Beyond supply chain challenges, the unsettled economy is upending spending habits. Surging inflation has forced shoppers to spend more on gas and groceries and less on nonessential items, such as furniture, clothing, or apparel. The higher cost of eating out, travel, and transportation is gobbling up more of the discretionary income people do have. Rising interest rates and recession fears are feeding concerns that people may cut back as the New Year approaches, and a report from the consulting company Bain and Co. found that shoppers feel less cheerful overall about the state of retail.
So even if dollar sales are up this holiday because of inflation, retailers are not seeing an increase in the number of transactions, said Aaron Chervis, the head of Americas retail at Bain.
“If you look at the numbers first, it’s like wow, this could be the third-best holiday season in 20 years. But that’s in nominal terms,” he added. “In real terms, it could be the worst holiday over the last decade.”
That’s what Robin Gerolamo, founder of Winthrop gift shop Robin’s Nest, fears. She has avoided discounting her specialty stock — Fenway Park coaster sets, charcuterie boards, and gold-tinted jewelry — even as large retailers are cutting prices. Customers are trickling in at a normal pace so far, but Gerolamo has prepared herself for the worst-case scenario: the possibility that shoppers will retreat right when she needs them most.
“You can sense the concern in the air,” she said. “Everything’s costing more. But if I jack my prices up and people stop shopping, that’s devastating for my livelihood. If I lower them too much, that’s devastating, too.”
Patti Bergstrom of Gardner’s The Velvet Goose feels similarly about discounts. Many small businesses like hers do not have the same mass of inventory to run through as Target or Walmart, she said. One of her suppliers, the quilted accessories brand Vera Bradley, is recommending a host of deals: Get a free lumbar pillow. Buy this tote at half price, if you’ve already spent $100.

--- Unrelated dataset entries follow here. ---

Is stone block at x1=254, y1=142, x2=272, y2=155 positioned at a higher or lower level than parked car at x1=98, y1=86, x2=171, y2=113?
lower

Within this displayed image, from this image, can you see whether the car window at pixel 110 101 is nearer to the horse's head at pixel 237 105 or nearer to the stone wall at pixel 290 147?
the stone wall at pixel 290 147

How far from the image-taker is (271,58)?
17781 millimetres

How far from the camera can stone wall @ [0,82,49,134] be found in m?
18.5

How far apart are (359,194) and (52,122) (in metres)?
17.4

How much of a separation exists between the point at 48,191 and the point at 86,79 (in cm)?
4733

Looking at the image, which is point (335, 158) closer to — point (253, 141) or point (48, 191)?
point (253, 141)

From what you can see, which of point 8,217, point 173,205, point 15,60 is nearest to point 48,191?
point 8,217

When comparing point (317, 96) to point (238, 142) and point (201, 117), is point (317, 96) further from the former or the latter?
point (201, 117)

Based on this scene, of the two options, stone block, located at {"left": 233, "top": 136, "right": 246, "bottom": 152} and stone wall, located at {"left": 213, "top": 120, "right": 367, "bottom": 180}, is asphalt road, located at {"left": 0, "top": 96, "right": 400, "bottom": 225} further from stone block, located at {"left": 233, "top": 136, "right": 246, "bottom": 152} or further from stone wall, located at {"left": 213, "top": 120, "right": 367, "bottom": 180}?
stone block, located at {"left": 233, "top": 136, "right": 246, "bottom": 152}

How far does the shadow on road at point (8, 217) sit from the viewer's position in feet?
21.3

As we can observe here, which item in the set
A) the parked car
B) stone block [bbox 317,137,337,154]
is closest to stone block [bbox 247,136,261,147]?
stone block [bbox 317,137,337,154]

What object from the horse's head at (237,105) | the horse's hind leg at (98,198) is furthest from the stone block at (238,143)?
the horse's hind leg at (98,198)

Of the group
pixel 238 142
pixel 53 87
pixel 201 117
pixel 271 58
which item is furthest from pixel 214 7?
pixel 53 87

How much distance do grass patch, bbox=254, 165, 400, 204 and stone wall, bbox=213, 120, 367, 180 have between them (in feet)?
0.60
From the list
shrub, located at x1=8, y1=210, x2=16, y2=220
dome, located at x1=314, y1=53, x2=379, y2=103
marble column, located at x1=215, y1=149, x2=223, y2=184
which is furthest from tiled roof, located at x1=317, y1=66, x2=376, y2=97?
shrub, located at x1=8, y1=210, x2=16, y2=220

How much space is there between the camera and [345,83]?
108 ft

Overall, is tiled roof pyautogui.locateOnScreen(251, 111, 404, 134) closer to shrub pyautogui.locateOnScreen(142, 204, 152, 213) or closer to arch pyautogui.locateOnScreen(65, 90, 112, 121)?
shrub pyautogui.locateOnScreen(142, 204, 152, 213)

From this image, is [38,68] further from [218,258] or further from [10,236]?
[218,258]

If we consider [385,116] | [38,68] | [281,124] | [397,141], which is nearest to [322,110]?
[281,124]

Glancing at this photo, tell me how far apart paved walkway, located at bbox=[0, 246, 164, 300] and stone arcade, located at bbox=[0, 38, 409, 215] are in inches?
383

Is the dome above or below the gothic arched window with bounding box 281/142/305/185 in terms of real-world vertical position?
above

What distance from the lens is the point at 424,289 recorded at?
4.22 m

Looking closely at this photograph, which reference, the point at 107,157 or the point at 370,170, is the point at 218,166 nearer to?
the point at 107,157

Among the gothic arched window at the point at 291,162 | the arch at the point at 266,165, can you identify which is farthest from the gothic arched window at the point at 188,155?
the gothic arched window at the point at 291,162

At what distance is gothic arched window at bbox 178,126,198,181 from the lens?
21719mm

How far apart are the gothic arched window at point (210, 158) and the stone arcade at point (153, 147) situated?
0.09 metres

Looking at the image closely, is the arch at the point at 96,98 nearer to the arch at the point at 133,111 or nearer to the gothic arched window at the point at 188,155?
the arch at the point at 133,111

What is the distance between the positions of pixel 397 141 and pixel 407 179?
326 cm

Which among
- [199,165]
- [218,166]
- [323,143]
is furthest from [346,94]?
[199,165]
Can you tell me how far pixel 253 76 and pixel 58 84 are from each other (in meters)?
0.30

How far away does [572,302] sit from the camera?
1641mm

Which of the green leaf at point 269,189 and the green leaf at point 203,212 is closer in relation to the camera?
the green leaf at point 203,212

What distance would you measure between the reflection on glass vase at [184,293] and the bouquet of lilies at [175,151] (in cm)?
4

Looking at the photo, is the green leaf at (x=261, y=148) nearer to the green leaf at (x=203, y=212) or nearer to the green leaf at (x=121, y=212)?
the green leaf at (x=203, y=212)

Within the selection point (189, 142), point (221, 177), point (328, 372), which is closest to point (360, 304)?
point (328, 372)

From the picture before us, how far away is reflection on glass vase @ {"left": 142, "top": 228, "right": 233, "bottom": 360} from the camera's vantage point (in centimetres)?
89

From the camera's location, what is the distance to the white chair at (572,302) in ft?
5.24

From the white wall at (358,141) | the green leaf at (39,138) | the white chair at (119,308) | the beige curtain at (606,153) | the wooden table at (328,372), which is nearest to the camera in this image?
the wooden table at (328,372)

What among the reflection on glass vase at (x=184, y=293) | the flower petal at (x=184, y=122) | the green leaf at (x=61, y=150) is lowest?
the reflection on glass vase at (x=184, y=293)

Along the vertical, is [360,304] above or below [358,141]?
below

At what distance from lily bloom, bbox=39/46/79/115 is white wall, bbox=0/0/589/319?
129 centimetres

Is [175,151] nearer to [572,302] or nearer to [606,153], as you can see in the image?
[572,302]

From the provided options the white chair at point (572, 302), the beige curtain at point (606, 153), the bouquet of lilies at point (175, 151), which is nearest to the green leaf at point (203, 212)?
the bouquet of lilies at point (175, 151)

“But that’s not my style,” Bergstrom said. “I fill a niche. I sell specialty items. Hopefully, people will continue to shop for that.”
Among those who benefit from the swath of inventory are off-price retailers, including Burlington Stores and TJX. They’re scooping up excess product and delivering it to customers at low prices. In a recent earnings call, TJX announced that “the availability of merchandise across good, better, and best brands was exceptional.”
The company CFO reiterated that in August: “We’re going to have some of the best branded content we’ve had in a while.”
So while people deal with mounting electricity bills and record-breaking rents, a discount from retailers is at least one thing to look forward to this holiday season.